**Short exercise**
In the records below, find the line containing "Of the available items"; give it again exactly, along with every line that follows, and nothing else.

————

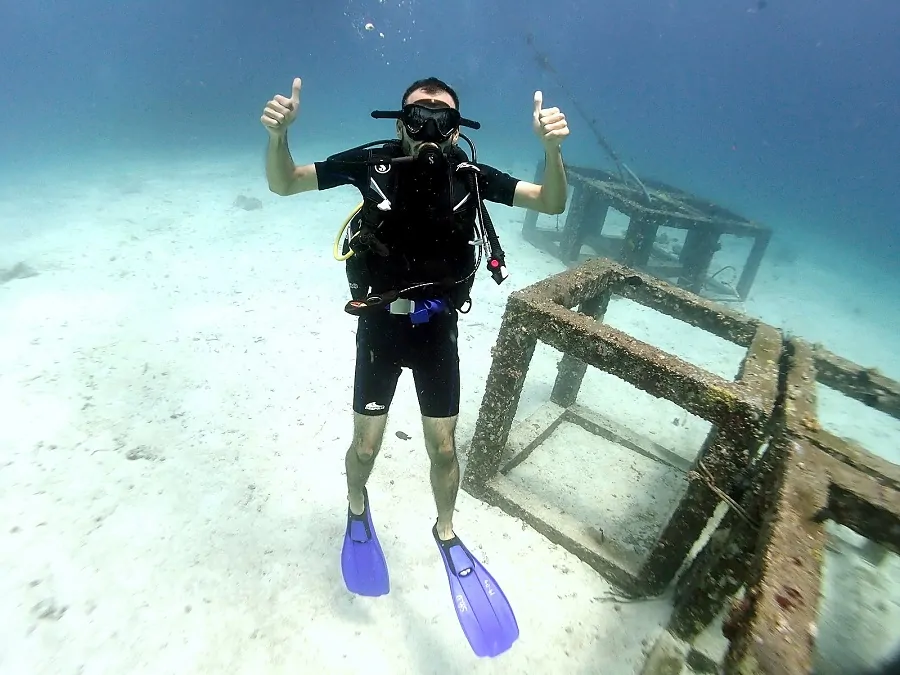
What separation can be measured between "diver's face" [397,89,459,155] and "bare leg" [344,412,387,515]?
1867 mm

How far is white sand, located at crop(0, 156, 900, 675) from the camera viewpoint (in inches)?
124

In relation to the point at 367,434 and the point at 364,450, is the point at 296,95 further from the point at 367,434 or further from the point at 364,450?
the point at 364,450

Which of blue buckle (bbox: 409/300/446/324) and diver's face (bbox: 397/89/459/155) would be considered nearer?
diver's face (bbox: 397/89/459/155)

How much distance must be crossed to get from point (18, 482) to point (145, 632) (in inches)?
88.0

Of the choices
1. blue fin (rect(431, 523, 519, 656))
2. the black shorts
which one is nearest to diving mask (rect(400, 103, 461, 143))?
the black shorts

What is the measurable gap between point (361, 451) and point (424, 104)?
244 centimetres

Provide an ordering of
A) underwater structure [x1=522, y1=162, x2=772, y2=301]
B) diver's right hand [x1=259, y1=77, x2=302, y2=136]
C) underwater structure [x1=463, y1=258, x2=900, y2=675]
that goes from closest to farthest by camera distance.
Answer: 1. underwater structure [x1=463, y1=258, x2=900, y2=675]
2. diver's right hand [x1=259, y1=77, x2=302, y2=136]
3. underwater structure [x1=522, y1=162, x2=772, y2=301]

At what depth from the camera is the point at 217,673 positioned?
2.93 metres

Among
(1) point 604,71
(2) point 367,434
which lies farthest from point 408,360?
(1) point 604,71

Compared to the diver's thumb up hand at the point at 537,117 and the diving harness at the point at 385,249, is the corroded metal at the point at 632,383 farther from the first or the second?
the diver's thumb up hand at the point at 537,117

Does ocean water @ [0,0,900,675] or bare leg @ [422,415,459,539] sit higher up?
bare leg @ [422,415,459,539]

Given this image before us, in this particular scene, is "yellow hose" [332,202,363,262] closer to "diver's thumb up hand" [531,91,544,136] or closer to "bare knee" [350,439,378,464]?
"diver's thumb up hand" [531,91,544,136]

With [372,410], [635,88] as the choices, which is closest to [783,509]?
[372,410]

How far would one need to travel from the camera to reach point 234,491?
431 centimetres
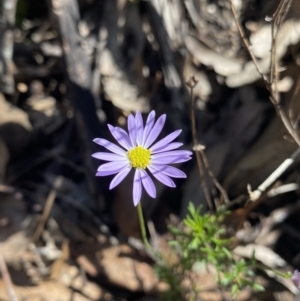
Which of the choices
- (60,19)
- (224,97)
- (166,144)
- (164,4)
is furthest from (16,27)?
(166,144)

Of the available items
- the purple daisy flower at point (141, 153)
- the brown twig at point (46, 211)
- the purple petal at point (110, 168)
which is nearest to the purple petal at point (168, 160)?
the purple daisy flower at point (141, 153)

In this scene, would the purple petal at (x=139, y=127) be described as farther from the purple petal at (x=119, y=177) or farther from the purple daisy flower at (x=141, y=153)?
the purple petal at (x=119, y=177)

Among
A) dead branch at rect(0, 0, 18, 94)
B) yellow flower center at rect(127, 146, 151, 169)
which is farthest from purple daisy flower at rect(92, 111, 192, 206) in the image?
dead branch at rect(0, 0, 18, 94)

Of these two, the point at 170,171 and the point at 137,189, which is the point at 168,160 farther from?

————

**Correct output**
Of the available items
- the purple daisy flower at point (141, 153)
- the brown twig at point (46, 211)
- the purple petal at point (110, 168)
which is nearest to the purple petal at point (168, 160)?
the purple daisy flower at point (141, 153)

In this scene, would the purple petal at (x=139, y=127) be described as farther from the purple petal at (x=119, y=177) or farther from the purple daisy flower at (x=141, y=153)?
the purple petal at (x=119, y=177)

Among
A) dead branch at rect(0, 0, 18, 94)
B) yellow flower center at rect(127, 146, 151, 169)
which is farthest from purple daisy flower at rect(92, 111, 192, 206) in the image?
dead branch at rect(0, 0, 18, 94)

Of these two, the point at 170,171 and the point at 137,189, which is the point at 168,160 farther from?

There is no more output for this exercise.